Training demonstrated rapid convergence, with training and validation accuracy exceeding 99% and loss approaching zero within 100 epochs, indicating effective learning without significant overfitting. The model achieved an overall gear failure identification rate of 98.71% on the test set. Performance metrics for classifying specific shearer cutting section gear states are detailed below:

Table 3: D-CNN Model Performance Metrics for Specific Gear Failure States
State ID Gear Health State Precision (%) Recall (%)
0 Normal 96.32 98.27
1 Wear 99.21 100.00
2 Pitting 98.34 96.67
3 Broken Tooth 100.00 99.45
4 Crack 100.00 100.00
Average 98.78 98.88

High precision and recall values (averaging 98.78% and 98.88%, respectively) confirm the model’s strong capability to accurately identify both normal and faulty gear conditions, minimizing false positives and false negatives. Visualization of the learned features in the final fully connected layer using t-SNE showed clear clustering of different gear health states, demonstrating the model’s discriminative power.

To benchmark performance, the D-CNN model was compared against established deep learning models: Deep Neural Network (DNN), Stacked Autoencoder (SAE), and Deep Belief Network (DBN). All models were trained and tested on the identical dataset. The D-CNN model significantly outperformed the alternatives in gear failure identification accuracy, particularly for challenging fault types like inner and outer race faults under varying damage sizes and loads. The D-CNN also achieved the highest precision in distinguishing normal gear operation from various failure states.

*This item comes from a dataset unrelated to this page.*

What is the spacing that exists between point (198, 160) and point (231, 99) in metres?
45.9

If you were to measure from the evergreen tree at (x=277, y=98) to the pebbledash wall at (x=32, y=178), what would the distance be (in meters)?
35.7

Table 4: Comparative Performance of Deep Learning Models for Gear Failure Prediction
Model Description Overall Test Accuracy (%) Precision (Normal vs. Fault) (%)
DNN Input(1024) – FC(100) – FC(50) – Output(10) 84.38 84.38
SAE Input(1024) – FC(512) – FC(256) – FC(128) – Output(10) 87.33 87.33
DBN Input(1024) – FC(100) – FC(50) – Output(10) 85.47 85.47
D-CNN (Proposed) Architecture as per Table 2 98.71 98.13

The proposed D-CNN model demonstrates exceptional efficacy in predicting gear failure within the shearer cutting section, achieving a high identification rate of 98.71%. Its superior performance, evidenced by high precision (98.78%) and recall (98.88%), surpasses traditional deep learning models like DNN, SAE, and DBN. This accuracy stems from the model’s ability to autonomously learn discriminative spatio-temporal features directly from raw vibration signals through deep convolutional layers, effectively capturing the complex patterns associated with incipient and developed gear failure. The integration of dropout regularization successfully mitigated overfitting, ensuring robust generalization. Future work will focus on incorporating multi-sensor data fusion (e.g., vibration, temperature, acoustic emission) and exploring transfer learning to adapt the model to varying shearer models and operational conditions, further enhancing the robustness and applicability of gear failure prediction for proactive maintenance in coal mining operations.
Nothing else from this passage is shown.